» **PAGE EXTRACT**
_____

InterruptConfig captures the interrupt delivery preferences: trigger mode (edge vs. level), steering destination, and whether data should be displayed to the console or logged to a file. The bProcessOnboardInterrupts flag determines whether the IDR commands target the board’s onboard interface or an offboard (PCI) interface.

/* From naiapp_interrupt_ether.h */
typedef struct _IDRConfig
{
   int32_t  cardIndex;
   nai_intf_t boardInterface;
   uint16_t protocol;
   uint16_t port;
   uint8_t  *ipAddress;
   uint8_t  ipLength;
   uint8_t  *commands;
   uint16_t cmdcount;
   uint16_t cmdlength;
   uint16_t idrId;
} IDRConfig;

IDRConfig captures the Ethernet IDR network settings: the UDP protocol, destination IP address and port where interrupt notifications are sent, and the command buffer that stores the read/write operations the board executes when an interrupt fires. The cmdcount and cmdlength fields track the number and total byte length of the embedded commands.

Gen4 Ethernet Requirement Check

The first thing Run_AR_Interrupt_Basic_Ethernet() does after determining the channel count is verify that the connected board supports Gen4 Ethernet commands. This is a hard requirement — earlier board generations do not have the IDR engine.

inputARConfig.maxChannel = naibrd_AR_GetChannelCount( inputARConfig.modid );
inputARConfig.minChannel = 1;

/* check if AR module supports GEN 4 Ethernet */
bGen4ArIDRCommands = SupportsGen4Ether( inputARConfig.cardIndex );

if ( !bGen4ArIDRCommands )
{
   printf( "AR Ethernet Interrupt Support Prior to Generation 4 Ethernet commands currently not supported\n" );
   bQuit = TRUE;
}

SupportsGen4Ether() is a shared utility function that queries the board’s Ethernet generation capability. If the board does not support Gen4, the application exits the interrupt flow immediately with an error message. There is no fallback to an older protocol — you must use a Gen4 or later board for Ethernet IDR.

In your own application, always call SupportsGen4Ether() before attempting any IDR configuration. Calling naibrd_Ether_SetIDRConfig() on a pre-Gen4 board will fail.

_____

(Entries drawn from a collection)
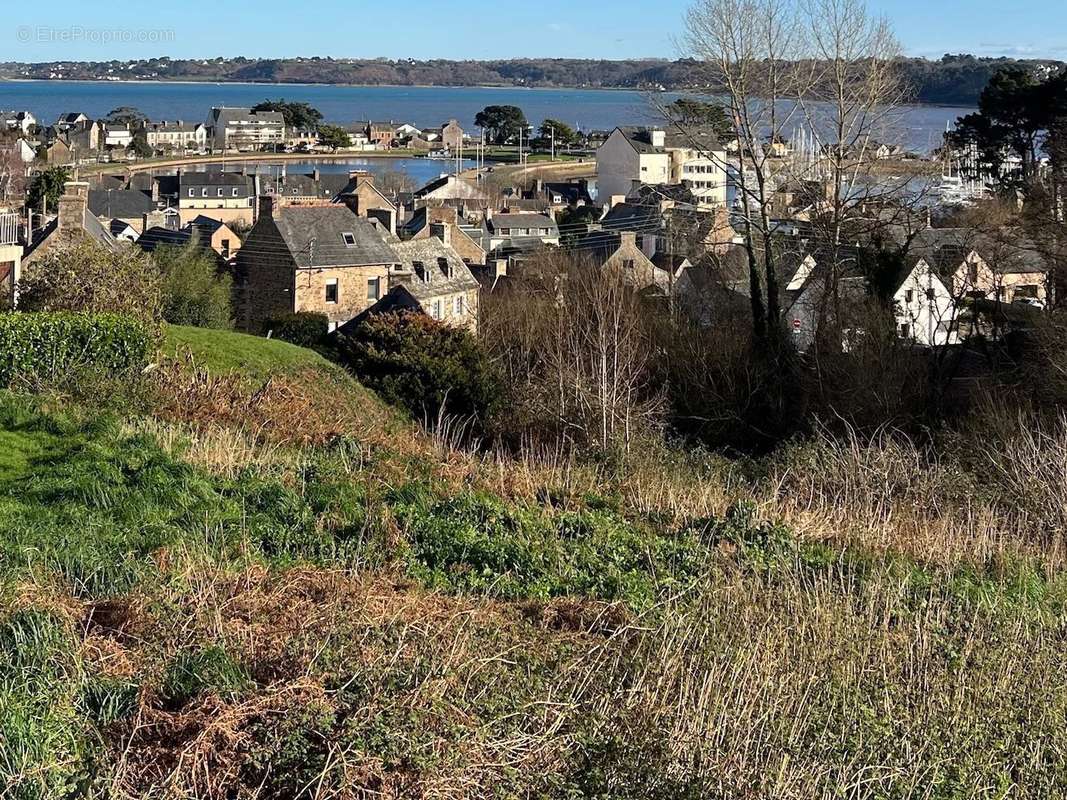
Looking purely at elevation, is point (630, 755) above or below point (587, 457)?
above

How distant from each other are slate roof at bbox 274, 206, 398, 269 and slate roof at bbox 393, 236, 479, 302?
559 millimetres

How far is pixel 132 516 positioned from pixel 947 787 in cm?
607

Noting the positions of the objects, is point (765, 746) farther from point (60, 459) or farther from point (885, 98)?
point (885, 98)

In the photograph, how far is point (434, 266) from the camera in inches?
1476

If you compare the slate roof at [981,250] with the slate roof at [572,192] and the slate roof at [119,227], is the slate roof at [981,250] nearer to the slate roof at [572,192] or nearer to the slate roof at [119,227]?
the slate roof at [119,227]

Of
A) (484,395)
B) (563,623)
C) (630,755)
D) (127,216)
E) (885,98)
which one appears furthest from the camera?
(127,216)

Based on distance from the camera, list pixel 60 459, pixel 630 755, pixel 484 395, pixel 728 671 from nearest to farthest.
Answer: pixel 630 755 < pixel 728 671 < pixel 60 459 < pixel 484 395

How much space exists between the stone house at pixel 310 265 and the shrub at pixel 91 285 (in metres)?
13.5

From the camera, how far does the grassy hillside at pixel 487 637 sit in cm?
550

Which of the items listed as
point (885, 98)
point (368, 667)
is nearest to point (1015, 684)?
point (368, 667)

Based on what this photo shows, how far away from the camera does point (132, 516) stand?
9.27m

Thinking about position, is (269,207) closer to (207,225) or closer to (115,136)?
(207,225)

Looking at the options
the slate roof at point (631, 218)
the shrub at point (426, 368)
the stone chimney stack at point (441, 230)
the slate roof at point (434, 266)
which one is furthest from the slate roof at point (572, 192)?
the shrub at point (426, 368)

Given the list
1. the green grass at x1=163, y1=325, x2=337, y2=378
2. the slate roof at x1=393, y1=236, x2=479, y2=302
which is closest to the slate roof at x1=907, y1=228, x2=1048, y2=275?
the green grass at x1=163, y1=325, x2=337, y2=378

_____

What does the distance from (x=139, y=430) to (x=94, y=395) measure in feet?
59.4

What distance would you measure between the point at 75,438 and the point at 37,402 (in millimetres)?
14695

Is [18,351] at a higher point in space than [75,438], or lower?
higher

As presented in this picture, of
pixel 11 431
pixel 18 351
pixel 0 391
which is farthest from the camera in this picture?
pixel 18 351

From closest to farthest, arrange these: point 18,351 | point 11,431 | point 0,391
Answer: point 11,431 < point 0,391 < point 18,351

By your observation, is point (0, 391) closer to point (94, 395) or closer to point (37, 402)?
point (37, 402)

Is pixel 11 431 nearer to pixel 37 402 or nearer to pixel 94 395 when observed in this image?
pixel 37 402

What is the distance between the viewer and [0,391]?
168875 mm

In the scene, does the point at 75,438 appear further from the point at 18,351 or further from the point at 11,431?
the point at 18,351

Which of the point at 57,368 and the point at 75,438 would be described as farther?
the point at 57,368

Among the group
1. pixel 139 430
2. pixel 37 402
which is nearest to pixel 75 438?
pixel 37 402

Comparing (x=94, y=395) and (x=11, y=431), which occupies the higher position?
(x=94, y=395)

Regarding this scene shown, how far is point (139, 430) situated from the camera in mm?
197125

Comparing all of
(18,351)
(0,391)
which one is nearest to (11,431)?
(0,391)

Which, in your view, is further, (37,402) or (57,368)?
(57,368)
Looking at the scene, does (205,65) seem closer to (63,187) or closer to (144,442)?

_____

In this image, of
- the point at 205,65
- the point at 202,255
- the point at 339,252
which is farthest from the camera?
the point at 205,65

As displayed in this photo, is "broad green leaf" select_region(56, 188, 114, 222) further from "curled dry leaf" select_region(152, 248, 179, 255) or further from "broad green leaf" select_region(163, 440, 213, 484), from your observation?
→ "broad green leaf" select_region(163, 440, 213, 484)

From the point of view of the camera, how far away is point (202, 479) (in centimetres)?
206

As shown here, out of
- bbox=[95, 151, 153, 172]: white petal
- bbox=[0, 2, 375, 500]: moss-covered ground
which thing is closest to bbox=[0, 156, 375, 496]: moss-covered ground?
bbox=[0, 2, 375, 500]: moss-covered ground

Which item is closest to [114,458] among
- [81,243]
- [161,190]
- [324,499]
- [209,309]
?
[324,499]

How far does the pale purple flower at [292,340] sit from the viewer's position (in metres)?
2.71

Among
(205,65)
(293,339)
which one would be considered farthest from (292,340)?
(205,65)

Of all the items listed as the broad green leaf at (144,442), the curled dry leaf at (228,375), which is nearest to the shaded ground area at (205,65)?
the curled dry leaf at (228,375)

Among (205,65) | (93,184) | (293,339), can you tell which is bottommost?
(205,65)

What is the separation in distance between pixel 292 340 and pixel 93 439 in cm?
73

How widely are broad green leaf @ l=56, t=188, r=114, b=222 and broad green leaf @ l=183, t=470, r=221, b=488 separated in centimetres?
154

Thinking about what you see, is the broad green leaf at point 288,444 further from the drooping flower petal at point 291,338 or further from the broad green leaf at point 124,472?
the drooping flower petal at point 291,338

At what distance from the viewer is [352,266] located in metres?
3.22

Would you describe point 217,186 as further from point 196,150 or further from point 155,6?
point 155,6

_____

» **BRIEF**
Extract the stretch from "IDRConfig captures the" through "the embedded commands." in the page on Ethernet interrupt configuration.

» **OUTPUT FOR THIS EXERCISE**
IDRConfig captures the Ethernet IDR network settings: the UDP protocol, destination IP address and port where interrupt notifications are sent, and the command buffer that stores the read/write operations the board executes when an interrupt fires. The cmdcount and cmdlength fields track the number and total byte length of the embedded commands.